*** PASSAGE ***

LibreNMS is loading very slow despite optimizations

Hello everyone

I am working to improve the performance of my LibreNMS server.
Upon installation I have found that pages load very slow, sometimes spinning for a long time and loading nothing.
I am working on a server with 8GB of memory and 12 CPU cores and high-performance solid state storage.

I have done and validated all the performance tips in the guide including memcached and rrdcached. I have also reconfigured the server to use Apache2 in agent mode and PHP7-FPM, as well as done some small database tweaks in /etc/mysql/my.conf which I have tried my best to read and learn about before changing.

Sometimes pages will load instantly upon click. Other times they will just spin forever.
I only have the localhost being monitored and another device which is a Cisco CMTS. This device has an unsettling amount of interfaces and as such it is nearly impossible to be able to go to the menu Ports >> All Ports as it just will not load them all. I would like to completely disable many of these ports from being in the LibreNMS system but I do not see configuration directives available to do this based on “Interface Status” just “Interface Description.” I am still not sure this would completely correct the slowness. If it is this slow with one or two devices, I can’t make the case to scale to my infrastructure where we have over 10 of these particular devices alone.

Any ideas on what else I can check to improve the performance? I am really out of ideas.

Do you get messages about not having enough children from php-fpm?

Hello

I have logging in php.ini set to /var/log/php-errors.log and has www-data permissions.
display_errors = On

I do not see anything in the error log but I definitely get some things showing up in the slow log configured in php-fpm settings.

Post the output of ./validate.php

Hello here is the output:

root@OSS-TEST-02:/opt/librenms# ./validate.php
==========================================================
Component | Version
--------- | -------
LibreNMS  | f5ce3c509aaf2d3a7ddda4e92631220505918a55
DB Schema | 152
PHP       | 7.0.8-0ubuntu0.16.04.3
MySQL     | 10.0.28-MariaDB-0ubuntu0.16.04.1
RRDTool   | 1.5.5
SNMP      | NET-SNMP 5.7.3
==========================================================

[WARN]  Your install is out of date, last update: Tue, 27 Dec 2016 20:37:03 +0000
[OK]    Database connection successful
[FAIL]  The poller has not run in the last 5 minutes, check the cron job
[WARN]  Your local git contains modified files, this could prevent automatic updates.
Modified files:
         html/.htaccess

When you say server, do you mean virtual machine still?

I’d be checking disk io. If you say it loads quick sometimes then it’s most likely an external influence on the app causing this.

I am having a similar issue. It seems that when I load certain pages, htop shows a single CPU taking 100% utilization.

Does anyone know of any apache/php tweaks to improve this?

Disk I/O is very minimal. I don’t believe it is due to I/O issues. I believe it to be with a single CPU core being pegged when requesting a page.

EDIT: memcached and rrdcached are enabled and functioning.

*** End of PASSAGE ***

> _EXERCISE AIM_
For each statement, say yes or no according to the LibreNMS thread, and quote the thread's deciding words. (a) The server has 16GB of memory. (b) The validate.php output reports that the database connection worked. (c) A poster describes disk I/O as very heavy. Work only from the LibreNMS thread.

*** PROVIDED MATERIAL ***

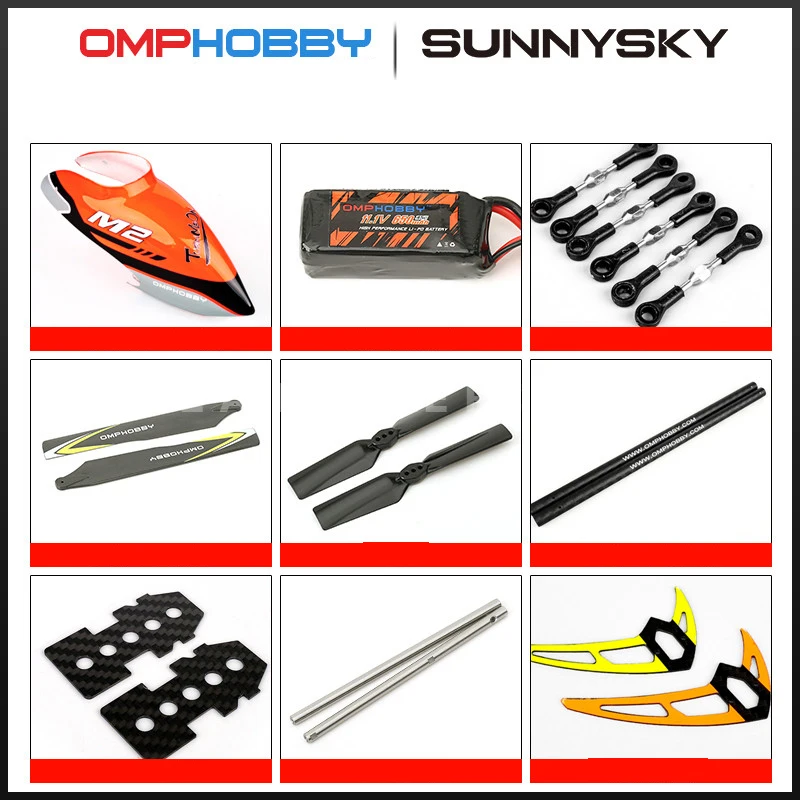 Sunnysky OMPHOBBY M2 детали для вертолета хвост propepller двигатель капот шпиндель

*** End of PROVIDED MATERIAL ***

> _ANSWER SPACE_
(a) No: "I am working on a server with 8GB of memory and 12 CPU cores"
(b) Yes: "Database connection successful"
(c) No: "Disk I/O is very minimal."